There is some acrylic inflow outflow and spray bar pipes on eBay they look really good quality and cost only £6 + postage. I already order one inflow so will let u know how good they are. And i will add link to auction on eBay when i will back from work.


----------



## Dorian (5 Apr 2013)

DIY Aquarium Acrylics Filter Pipe outflow/inflow connect 12/16mm or 16/22mm pipe | eBay


----------



## mafoo (5 Apr 2013)

Dorian said:


> DIY Aquarium Acrylics Filter Pipe outflow/inflow connect 12/16mm or 16/22mm pipe | eBay


Cool, but thats per pipe. Plus HMCR are pretty zealous now about intercepting packages at customs now. And for some reason Royal Mail think its OK to add £8 on top of the vat for delivering your mail.  You can ask they send it with gift on the customs form - but it doesn't always work.

Also, where's the fun!


----------



## NattyAntlers (5 Apr 2013)

Should be ok as less than £15.00, the RM £8.00 charge if you have to pay duty is a joke.
I have successfully claimed a charge back from HMRC when a seller in the US declared the retail price on the customs declaration and not the ebay price I paid so he could cover himself had the item got lost, unfortunately couldn't get the RM charge back


----------



## greenink (5 Apr 2013)

mafoo said:


> Im not sure what wall thickness eheim use on their 12mm diameter pipework to fit 12/16 hose.



Just order some with at least 12mm internal diameter - the hose will stretch loads so wall thickness not that much of an issue if slightly out.


----------



## mafoo (5 Apr 2013)

mikeappleby said:


> Just order some with at least 12mm internal diameter - the hose will stretch loads so wall thickness not that much of an issue if slightly out.


After looking arround a bit, i think the eheim ones use 13mm with a 1.5mm wall. Ive ordered an 8mm bending spring. Finding the acrylic is proving harder then i thought :'(

I don't really want to pay £10 postage for a £3 item  Its tempting to order 10m of it and make a load and try and sell em on ebay


----------



## weasel (6 Apr 2013)

items in The Wholesale POS Co 2009 store on eBay!
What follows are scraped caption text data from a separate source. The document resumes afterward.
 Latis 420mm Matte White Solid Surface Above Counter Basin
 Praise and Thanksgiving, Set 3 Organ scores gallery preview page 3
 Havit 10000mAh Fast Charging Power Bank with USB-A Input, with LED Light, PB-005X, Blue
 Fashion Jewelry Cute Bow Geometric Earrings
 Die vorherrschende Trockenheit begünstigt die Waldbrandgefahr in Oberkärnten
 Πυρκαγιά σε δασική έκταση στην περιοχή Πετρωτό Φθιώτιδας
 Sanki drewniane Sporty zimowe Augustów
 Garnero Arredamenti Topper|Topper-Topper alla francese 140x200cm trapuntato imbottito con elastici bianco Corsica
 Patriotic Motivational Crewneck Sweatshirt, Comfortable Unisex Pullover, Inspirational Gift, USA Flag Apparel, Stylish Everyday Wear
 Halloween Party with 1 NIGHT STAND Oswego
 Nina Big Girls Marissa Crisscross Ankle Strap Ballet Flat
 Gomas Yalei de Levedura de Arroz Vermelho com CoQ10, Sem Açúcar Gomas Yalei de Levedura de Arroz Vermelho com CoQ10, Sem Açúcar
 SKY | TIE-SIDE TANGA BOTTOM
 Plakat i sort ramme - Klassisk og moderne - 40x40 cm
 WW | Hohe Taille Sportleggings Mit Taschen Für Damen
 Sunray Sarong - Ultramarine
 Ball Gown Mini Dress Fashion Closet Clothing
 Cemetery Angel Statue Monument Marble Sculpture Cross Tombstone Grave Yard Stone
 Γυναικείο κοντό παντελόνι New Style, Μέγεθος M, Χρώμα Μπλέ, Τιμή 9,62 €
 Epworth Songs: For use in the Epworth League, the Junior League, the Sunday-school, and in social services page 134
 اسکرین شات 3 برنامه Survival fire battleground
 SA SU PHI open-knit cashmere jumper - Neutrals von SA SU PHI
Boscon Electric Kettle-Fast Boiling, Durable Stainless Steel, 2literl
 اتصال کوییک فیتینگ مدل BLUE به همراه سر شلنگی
Try them,they do any thing..


----------



## Vanish (7 Apr 2013)

Pricey for a bit of clear tube. You've really gotta want it to pay that.


----------



## weasel (7 Apr 2013)

Depends if you know anywhere cheaper.


----------



## mafoo (7 Apr 2013)

weasel said:


> Depends if you know anywhere cheaper.


These people are the cheapest I've found:

Clear Plastic Acrylic Perspex Tube

£10 delivery but about £1.50 a meter. So its almost worth just ordering 8 meters of it to justify the delivery costs


----------



## greenink (7 Apr 2013)

That's where I get it too. Would use a 12mm spring as bends to the diameter of the spring...


----------



## mafoo (7 Apr 2013)

I've got a 8mm spring, i think I'd get a 14mm pipe with a 10mm ID. That shouldn't be too much of a difference between pipe and spring should it?


----------



## greenink (7 Apr 2013)

The narrowest point of your whole loop is what restricts the flow. 

The bend around the spring will narrow to the diameter of the spring, so you're effectively risking cutting your flow massively if you go from 12mm to 8mm diameter. 

I've always used pipe with an internal diameter of 12 for 16/12 Eheim and 16 for 22/16 Eheim.


----------



## AverageWhiteBloke (7 Apr 2013)

> only downside i can see with these custom lily pipes is the holes on the inlets aren't really shrimplet compatible.


You can get stainless mesh filters that slip over the end of the intake to prevent sucking out live stock. Work well on mine, no longer finding shrimp in my canister. Wouldn't mind having acrylic spray bar and pipes in my 30 gall. Two items that would be  massive sellers in this game is a lily pipe with a 90 turn on the outlets neck so you can fetch them in from the back but point across the tank and an in line heater that isn't the size of a bungalow. My credit card is waiting. 
I also found using soft tubing is a big help just dip the join in hot water and they come off no problem.


----------